My second pregnancy still had many twists and turns, but in the end it was preeclampsia free. I hope that my advice can help you if you decide to pursue a second pregnancy. Please be sure to meet with a specialist to determine your risks of preeclampsia before making a decision. Best of luck to all of those who decide to take the leap, and I'm sorry to those who have lost a child due to preeclampsia ' my heart aches for you. My hope is that in the future, we can find out ways to prevent this life-threatening complication and it will no longer be an epidemic among pregnant women. But, for now, we can only help each other by sharing our stories and offering support. I hope that my story can help someone else, the way that so many other stories have helped me.
About Madison Lee
Madison is a 32-year-old mother of two from Pennsylvania. She began writing about five years ago, and Pregnancy After Preeclampsia is her first published book. She lives in the countryside with her husband and two daughters. She enjoys hiking in the woods, gardening, and anything that has to do with the outdoors. After her first pregnancy almost took her life, she decided to try and help mothers battling preeclampsia by sharing her story. Here's what she has to say:
'I wrote Pregnancy After Preeclampsia a year and a half after delivering my daughter. I longed to read a book like this for many years while recovering, but could never find one. Before getting pregnant, I searched blogs and testimonials of women who had successful and healthy pregnancies after preeclampsia. I knew that there had to be more women out there that had the same fears as me, and I hope that this book can help someone find the strength to try again. I believe it will appeal to all mothers, not just those who have struggled with a complicated or life threatening pregnancy. It's a raw and uncut birth story like no other, and it has hit the ground running.'
Madison has included a small excerpt from her book for your enjoyment:
I close my eyes and drift off again, welcoming the chance to rest. I could sleep for hours if these people would leave me alone. After what seems like five minutes, an incredible amount of pressure overtakes my abdomen. As a contraction builds, I bear down to push.

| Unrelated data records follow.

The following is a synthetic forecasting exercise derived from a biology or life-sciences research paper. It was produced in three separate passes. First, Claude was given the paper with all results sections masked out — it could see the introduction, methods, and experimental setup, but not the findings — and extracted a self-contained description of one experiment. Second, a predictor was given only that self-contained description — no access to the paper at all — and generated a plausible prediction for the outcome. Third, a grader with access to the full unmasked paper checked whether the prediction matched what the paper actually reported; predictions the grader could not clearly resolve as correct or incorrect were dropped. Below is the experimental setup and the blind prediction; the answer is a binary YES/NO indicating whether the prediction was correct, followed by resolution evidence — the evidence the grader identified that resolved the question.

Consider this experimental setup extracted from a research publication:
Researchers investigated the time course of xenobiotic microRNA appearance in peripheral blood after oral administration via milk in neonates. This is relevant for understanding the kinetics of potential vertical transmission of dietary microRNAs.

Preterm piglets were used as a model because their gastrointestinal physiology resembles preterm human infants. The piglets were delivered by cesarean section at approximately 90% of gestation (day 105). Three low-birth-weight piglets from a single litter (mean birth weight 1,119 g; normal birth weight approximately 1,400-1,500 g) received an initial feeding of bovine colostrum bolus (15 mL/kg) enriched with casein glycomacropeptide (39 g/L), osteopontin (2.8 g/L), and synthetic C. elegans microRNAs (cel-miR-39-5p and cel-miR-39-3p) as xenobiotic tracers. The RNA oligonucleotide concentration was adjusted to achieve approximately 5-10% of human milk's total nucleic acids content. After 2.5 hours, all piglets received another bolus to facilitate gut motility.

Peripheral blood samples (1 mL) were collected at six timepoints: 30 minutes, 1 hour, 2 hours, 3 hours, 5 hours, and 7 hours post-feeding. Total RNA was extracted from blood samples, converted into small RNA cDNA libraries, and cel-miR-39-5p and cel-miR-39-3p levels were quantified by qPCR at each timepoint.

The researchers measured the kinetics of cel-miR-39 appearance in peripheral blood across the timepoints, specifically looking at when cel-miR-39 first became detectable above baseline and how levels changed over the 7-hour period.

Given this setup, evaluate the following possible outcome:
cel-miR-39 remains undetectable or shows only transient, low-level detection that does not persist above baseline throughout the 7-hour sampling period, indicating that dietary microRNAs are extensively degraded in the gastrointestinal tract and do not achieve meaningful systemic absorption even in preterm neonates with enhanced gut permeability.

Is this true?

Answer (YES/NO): NO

"Is she pushing?" Shawn asks from across the room.
"I think so," Lena responds as she rushes to grab my leg and hold it up. "You're feeling the pressure now?" she asks.
I nod my head. "I need to get in a different position," I explain.
Before anyone answers, I shift onto all fours. The numbness in my leg has disappeared and once again I will be delivering without the aid of an epidural.
I rip cords off my arms and throw them. The nurse struggles to get them reattached before alarms on the machines sound.
"I'm so sorry," I tell her. "I'm just so sorry. These are in my way. I have to push."
Her face fills with worry. "But, Dr. Paul isn't here yet," she whines.
"Well, you better call him," Mom demands. "Because this baby is coming. I'll catch it if I have to."